Supplied passage:
---------------

We're also sometimes presented with what we consider "equity" scenarios rather than "credit" scenarios, in which sponsors present a case in which debt is fully repaid before maturity dates with no need to refinance, because assumptions with relatively strong power prices, high capacity prices and no upsizings envisioned; . However, over the past several years, no single TLB we rated was fully repaid with operating cash flows before maturity (though full repayments have occurred with refinancings or sponsors selling the assets for monetization purposes). Moreover, we typically see that after a few years of good financial performance and some deleveraging, or when interest rates are low, sponsors upsize the TLBs by refinancing the project, amending the existing loan, or requesting a waiver from lenders.
Similar to the ability to reject cash flow sweeps, lenders often take a more benign view of market volatility and accept an upsizing of the transaction in the midst of the seven-year term. We see this more often for transactions were lenders have greater comfort with the estimated loan to value ratio. .
While upsizing loans for distributions are by definition negative for credit quality because they add debt to a transaction without adding any operating cash flow (which is different from upsizings whereby the project uses proceeds to make an asset more efficient or extend its life), most of the transactions include covenants that limit additional debt. Nevertheless, sponsors find ways to get distributions from the project structure by fully refinancing (even though it may result in a downgrade), requesting waivers from lenders, or maintaining the rating despite upside rating potential due to deleveraging in the past years.
Some examples of prioritization of equity over debt that resulted in rating actions or recovery or outlook revisions include:
- Invenergy Thermal Operating I: The project issued a $350 million TLB in 2018 and then upsized by $75 million in August 2019 after lenders approved an amendment to the financial documents. We affirmed the 'BB' issue-level rating with a stable outlook although the project had a lower financial cushion following the close of the transaction. In October 2023, the project changed its portfolio composition and fully refinanced again, which included a $37 million distribution to sponsors. We then downgraded the project to 'BB-' with a stable outlook, given the increase in leverage and uncertain market conditions, as well as weak capacity prices in the PJM market.
- Parkway Generation LLC: After raising $1 billion in April 2022 for the acquisition of a portfolio of eight power plants, the project upsized its TLB by $75 million in November 2022 to fund a distribution to sponsors. Following the transaction, we revised the rating outlook on the project to negative from stable and affirmed our 'BB' debt rating based on our assessment of weaker capacity prices and increased debt.

---------------

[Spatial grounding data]
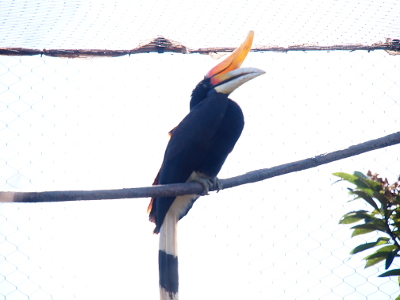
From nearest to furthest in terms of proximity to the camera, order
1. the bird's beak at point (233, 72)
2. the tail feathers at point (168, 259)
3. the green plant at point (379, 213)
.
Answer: the green plant at point (379, 213) → the tail feathers at point (168, 259) → the bird's beak at point (233, 72)

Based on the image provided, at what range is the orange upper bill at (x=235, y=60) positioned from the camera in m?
2.22

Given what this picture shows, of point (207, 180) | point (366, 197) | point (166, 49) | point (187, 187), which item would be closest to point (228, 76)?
point (166, 49)

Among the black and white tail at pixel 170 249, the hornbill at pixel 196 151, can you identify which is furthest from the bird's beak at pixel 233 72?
the black and white tail at pixel 170 249

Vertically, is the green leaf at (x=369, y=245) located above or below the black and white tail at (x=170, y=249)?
above

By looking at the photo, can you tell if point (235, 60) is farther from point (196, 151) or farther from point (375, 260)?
point (375, 260)

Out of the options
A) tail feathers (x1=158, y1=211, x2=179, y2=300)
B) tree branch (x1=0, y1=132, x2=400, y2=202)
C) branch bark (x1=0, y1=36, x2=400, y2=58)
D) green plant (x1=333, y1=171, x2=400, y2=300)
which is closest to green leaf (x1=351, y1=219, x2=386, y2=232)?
green plant (x1=333, y1=171, x2=400, y2=300)

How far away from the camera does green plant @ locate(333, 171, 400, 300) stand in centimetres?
138

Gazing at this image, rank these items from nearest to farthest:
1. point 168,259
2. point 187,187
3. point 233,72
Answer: point 187,187 → point 168,259 → point 233,72

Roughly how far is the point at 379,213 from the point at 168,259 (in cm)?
93

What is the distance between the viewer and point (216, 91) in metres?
2.25

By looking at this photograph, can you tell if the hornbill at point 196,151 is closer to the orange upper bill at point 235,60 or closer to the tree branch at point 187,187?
the orange upper bill at point 235,60

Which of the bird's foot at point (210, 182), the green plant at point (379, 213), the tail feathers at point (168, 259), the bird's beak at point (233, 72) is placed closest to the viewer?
the green plant at point (379, 213)

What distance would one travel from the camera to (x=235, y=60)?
2299 millimetres

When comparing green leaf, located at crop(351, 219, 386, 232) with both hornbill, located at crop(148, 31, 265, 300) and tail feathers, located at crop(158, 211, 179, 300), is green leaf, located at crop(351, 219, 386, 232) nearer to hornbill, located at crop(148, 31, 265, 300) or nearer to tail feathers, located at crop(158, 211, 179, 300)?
hornbill, located at crop(148, 31, 265, 300)
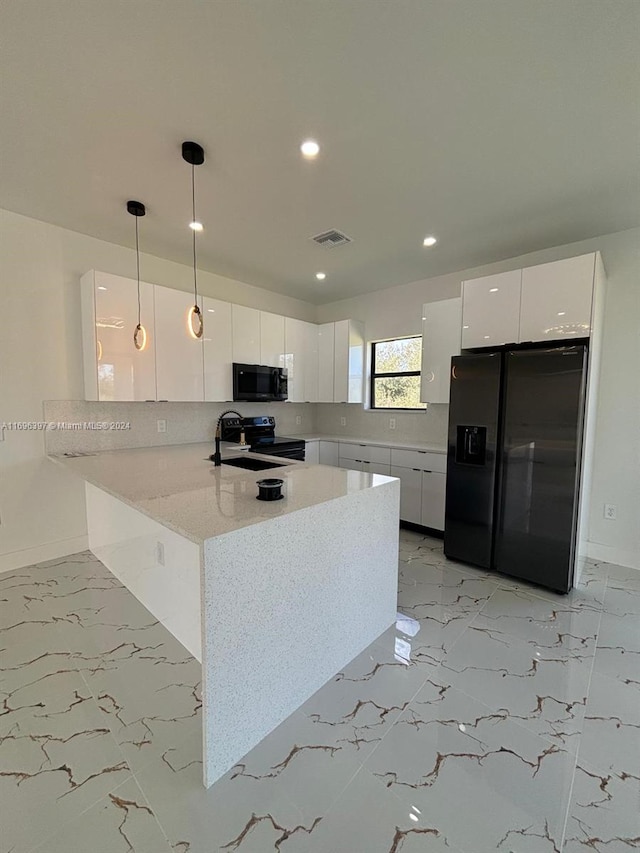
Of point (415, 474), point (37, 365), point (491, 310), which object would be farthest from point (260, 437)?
point (491, 310)

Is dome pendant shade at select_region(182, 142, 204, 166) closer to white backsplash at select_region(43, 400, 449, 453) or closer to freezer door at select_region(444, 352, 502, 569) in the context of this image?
white backsplash at select_region(43, 400, 449, 453)

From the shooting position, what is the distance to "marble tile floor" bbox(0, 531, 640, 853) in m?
1.19

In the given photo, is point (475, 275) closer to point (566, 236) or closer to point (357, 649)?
point (566, 236)

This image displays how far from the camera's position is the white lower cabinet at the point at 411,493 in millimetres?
3850

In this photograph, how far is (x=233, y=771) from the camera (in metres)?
1.39

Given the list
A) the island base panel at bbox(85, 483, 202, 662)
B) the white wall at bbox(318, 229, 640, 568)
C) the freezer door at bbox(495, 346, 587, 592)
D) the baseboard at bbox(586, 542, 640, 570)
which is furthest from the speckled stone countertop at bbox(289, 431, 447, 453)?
the island base panel at bbox(85, 483, 202, 662)

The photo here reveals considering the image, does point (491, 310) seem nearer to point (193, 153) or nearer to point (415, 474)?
point (415, 474)

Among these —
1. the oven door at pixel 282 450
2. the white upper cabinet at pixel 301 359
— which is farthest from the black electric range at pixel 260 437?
the white upper cabinet at pixel 301 359

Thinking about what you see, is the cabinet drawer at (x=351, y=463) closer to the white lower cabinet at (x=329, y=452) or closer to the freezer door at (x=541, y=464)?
the white lower cabinet at (x=329, y=452)

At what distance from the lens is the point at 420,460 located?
3803mm

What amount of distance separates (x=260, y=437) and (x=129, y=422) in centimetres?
136

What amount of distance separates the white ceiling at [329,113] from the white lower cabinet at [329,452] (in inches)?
97.4

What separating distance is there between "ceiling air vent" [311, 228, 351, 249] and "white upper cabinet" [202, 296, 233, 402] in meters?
1.17

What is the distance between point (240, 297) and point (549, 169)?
126 inches
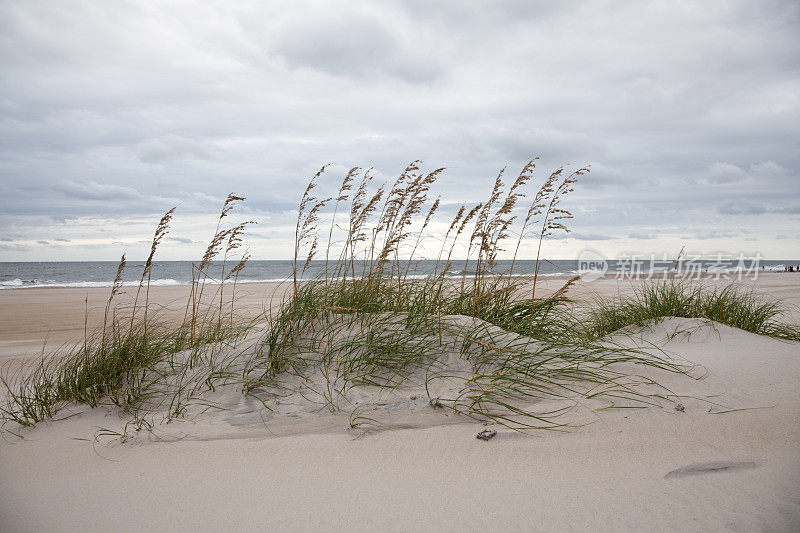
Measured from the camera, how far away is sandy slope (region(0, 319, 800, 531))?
6.49 feet

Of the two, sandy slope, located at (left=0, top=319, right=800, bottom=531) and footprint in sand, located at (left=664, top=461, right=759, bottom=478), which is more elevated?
footprint in sand, located at (left=664, top=461, right=759, bottom=478)

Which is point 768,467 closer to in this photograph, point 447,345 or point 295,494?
point 447,345

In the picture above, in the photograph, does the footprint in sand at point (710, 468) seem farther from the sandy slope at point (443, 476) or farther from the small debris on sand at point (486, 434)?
the small debris on sand at point (486, 434)

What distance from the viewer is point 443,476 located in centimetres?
231

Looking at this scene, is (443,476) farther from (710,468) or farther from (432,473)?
(710,468)

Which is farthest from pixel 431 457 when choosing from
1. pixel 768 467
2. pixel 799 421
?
pixel 799 421

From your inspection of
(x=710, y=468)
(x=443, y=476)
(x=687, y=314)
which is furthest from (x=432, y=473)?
(x=687, y=314)

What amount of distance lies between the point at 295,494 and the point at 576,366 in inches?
88.3

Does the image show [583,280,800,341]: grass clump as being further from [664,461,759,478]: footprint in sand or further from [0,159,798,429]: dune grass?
[664,461,759,478]: footprint in sand

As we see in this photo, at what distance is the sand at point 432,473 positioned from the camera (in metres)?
1.98

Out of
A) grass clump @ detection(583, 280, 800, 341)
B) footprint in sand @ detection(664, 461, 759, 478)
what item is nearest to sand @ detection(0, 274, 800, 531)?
footprint in sand @ detection(664, 461, 759, 478)

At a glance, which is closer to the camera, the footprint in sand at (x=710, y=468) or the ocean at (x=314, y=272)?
the footprint in sand at (x=710, y=468)

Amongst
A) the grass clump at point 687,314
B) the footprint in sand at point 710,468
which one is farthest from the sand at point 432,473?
the grass clump at point 687,314

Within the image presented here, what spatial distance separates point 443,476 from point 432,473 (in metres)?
0.07
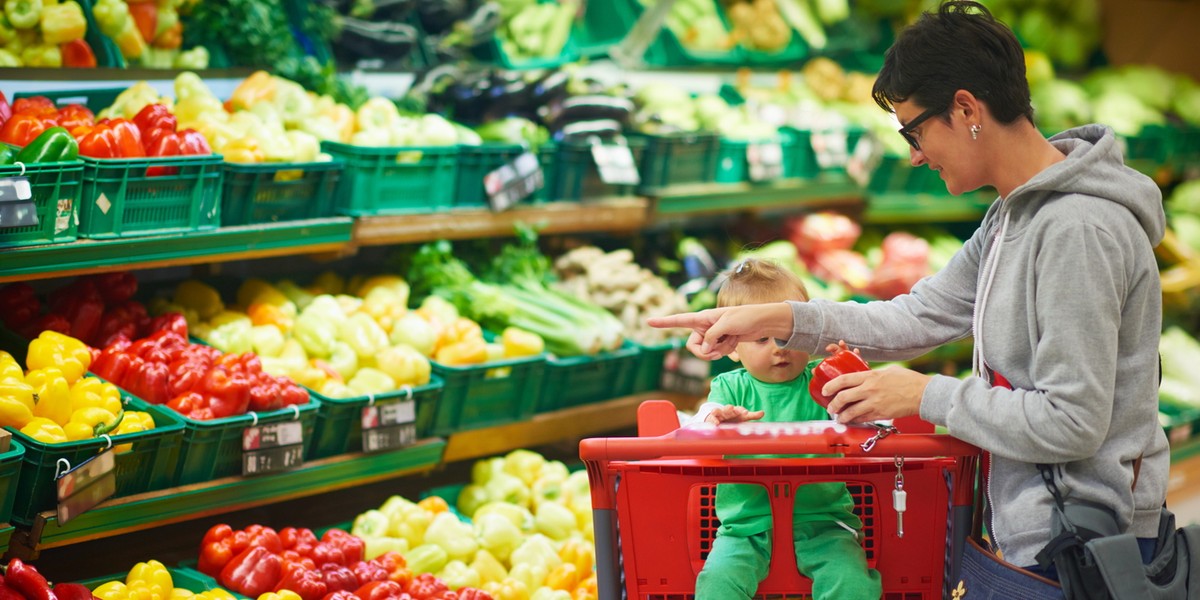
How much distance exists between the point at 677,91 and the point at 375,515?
2582 millimetres

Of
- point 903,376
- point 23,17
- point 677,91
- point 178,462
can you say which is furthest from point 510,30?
point 903,376

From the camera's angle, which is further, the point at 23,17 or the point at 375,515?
the point at 375,515

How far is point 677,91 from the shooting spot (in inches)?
213

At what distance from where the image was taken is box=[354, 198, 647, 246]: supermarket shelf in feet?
12.3

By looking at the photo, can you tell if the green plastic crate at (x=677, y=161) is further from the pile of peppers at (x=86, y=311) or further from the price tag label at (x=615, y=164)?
the pile of peppers at (x=86, y=311)

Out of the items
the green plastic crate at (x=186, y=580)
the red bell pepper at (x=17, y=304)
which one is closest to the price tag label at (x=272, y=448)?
the green plastic crate at (x=186, y=580)

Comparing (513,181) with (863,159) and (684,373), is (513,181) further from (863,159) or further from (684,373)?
(863,159)

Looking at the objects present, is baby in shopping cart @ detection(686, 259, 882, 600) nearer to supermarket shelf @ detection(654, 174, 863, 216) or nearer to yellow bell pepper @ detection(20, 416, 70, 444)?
yellow bell pepper @ detection(20, 416, 70, 444)

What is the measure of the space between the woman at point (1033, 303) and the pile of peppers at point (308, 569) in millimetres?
1445

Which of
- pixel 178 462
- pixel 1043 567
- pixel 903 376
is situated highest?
pixel 903 376

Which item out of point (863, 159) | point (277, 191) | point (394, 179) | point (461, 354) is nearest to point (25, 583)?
point (277, 191)

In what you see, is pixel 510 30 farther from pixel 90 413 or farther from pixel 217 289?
pixel 90 413

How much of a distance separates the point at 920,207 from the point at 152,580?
13.3 feet

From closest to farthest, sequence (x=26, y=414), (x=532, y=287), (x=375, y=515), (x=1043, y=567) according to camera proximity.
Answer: (x=1043, y=567) < (x=26, y=414) < (x=375, y=515) < (x=532, y=287)
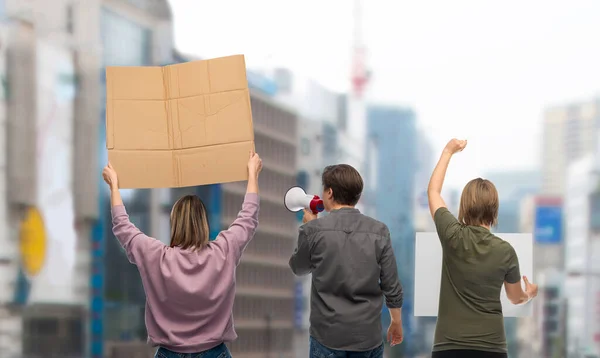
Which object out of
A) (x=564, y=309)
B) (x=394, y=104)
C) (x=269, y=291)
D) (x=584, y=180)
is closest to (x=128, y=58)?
(x=394, y=104)

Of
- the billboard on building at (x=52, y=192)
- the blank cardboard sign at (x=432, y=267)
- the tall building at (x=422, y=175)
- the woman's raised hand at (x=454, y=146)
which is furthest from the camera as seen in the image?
the tall building at (x=422, y=175)

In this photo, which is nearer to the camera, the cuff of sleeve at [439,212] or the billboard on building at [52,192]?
the cuff of sleeve at [439,212]

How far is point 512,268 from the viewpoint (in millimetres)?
2398

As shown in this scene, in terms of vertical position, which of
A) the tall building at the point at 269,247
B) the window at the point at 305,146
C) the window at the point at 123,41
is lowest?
the tall building at the point at 269,247

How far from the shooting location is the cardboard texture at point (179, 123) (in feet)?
8.41

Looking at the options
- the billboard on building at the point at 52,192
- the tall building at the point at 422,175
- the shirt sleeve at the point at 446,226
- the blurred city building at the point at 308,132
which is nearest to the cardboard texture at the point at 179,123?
the shirt sleeve at the point at 446,226

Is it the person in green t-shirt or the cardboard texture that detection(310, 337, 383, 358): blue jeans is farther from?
the cardboard texture

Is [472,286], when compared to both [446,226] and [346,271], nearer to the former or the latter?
[446,226]

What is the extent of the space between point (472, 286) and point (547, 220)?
4759 cm

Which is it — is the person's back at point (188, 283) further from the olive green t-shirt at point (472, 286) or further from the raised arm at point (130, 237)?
the olive green t-shirt at point (472, 286)

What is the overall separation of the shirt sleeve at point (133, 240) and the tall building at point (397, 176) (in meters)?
43.3

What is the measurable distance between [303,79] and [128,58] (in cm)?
1060

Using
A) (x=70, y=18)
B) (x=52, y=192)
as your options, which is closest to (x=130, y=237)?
(x=52, y=192)

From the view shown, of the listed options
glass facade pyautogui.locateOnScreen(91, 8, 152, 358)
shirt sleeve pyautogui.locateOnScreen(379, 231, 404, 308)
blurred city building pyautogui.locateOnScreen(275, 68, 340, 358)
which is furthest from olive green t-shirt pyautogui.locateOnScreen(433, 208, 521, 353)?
blurred city building pyautogui.locateOnScreen(275, 68, 340, 358)
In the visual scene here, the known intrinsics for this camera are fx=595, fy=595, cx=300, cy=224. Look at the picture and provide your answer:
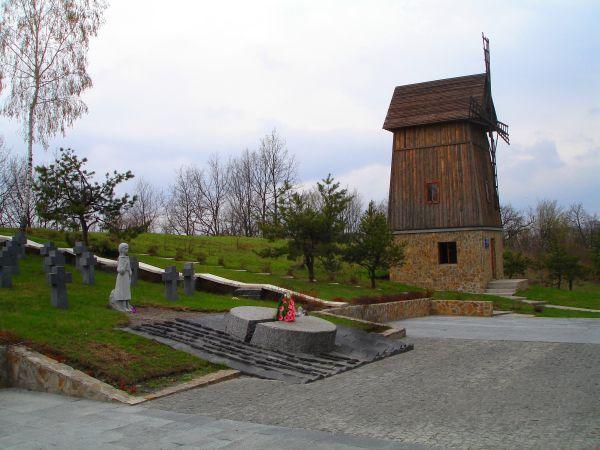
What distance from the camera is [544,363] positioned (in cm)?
1127


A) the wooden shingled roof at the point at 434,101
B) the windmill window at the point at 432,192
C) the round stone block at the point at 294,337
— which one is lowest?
the round stone block at the point at 294,337

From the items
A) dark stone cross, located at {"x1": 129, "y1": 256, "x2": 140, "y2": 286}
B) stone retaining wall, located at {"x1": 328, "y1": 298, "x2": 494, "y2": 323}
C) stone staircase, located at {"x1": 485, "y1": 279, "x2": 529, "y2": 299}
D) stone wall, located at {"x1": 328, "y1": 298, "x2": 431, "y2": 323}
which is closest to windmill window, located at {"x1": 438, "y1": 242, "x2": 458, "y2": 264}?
stone staircase, located at {"x1": 485, "y1": 279, "x2": 529, "y2": 299}

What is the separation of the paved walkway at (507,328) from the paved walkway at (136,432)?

---------------

Requirement:
Answer from the text on TLB upsizings:
(a) According to the text, what do most of the transactions include to limit additional debt?
(b) By how much did Invenergy Thermal Operating I upsize its TLB in August 2019?
(c) To what outlook was Parkway Generation LLC revised after its November 2022 upsizing?

Task answer:
(a) Covenants.
(b) $75 million.
(c) Negative, from stable.